What you will do: Edit the items below by replacing "located" with "situated" and keeping everything else unchanged. Omit the pictures from your answer.

Extracted data entries:
+ + + + +

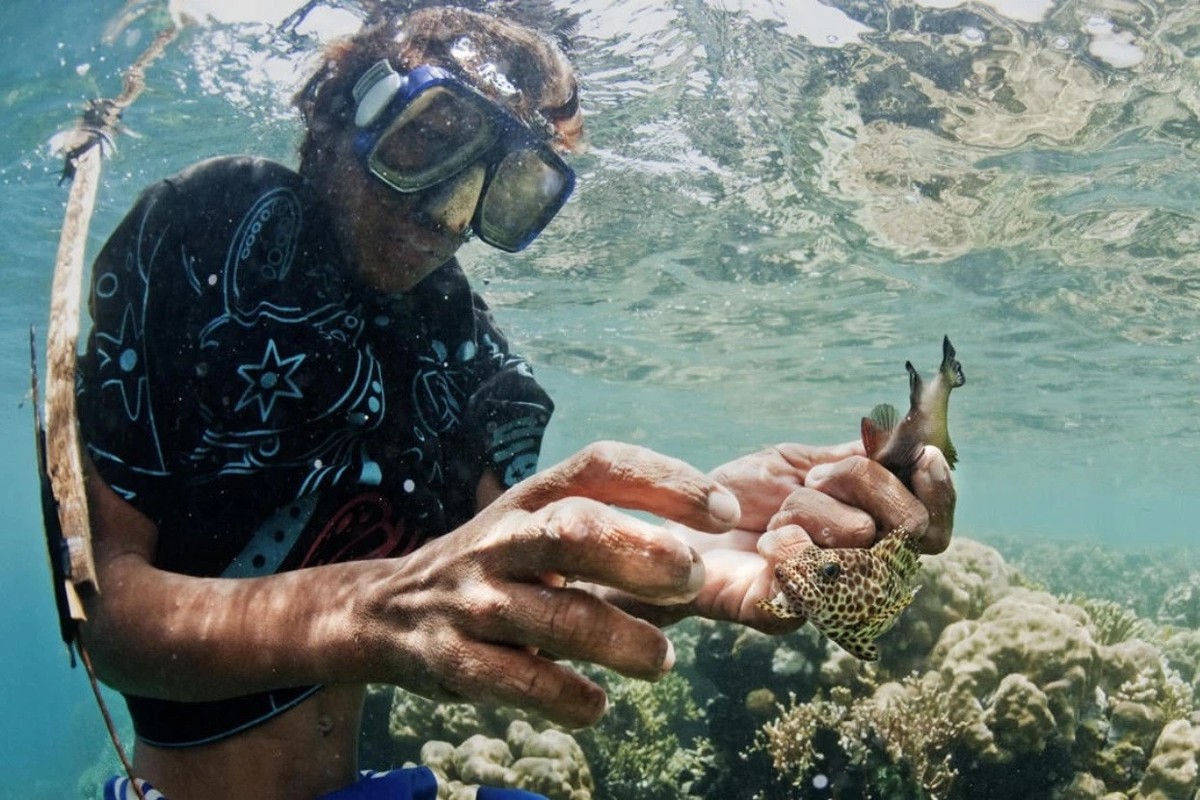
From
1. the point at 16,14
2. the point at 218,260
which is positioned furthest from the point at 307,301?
the point at 16,14

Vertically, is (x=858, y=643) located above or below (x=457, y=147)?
below

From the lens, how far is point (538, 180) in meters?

+ + + + +

Worked answer:
From
1. the point at 16,14
2. the point at 218,260
which is positioned furthest from the point at 307,301?
the point at 16,14

Vertically, is (x=858, y=643) situated above or below (x=457, y=147)?
below

From the lens, how far is point (538, 180) in meters?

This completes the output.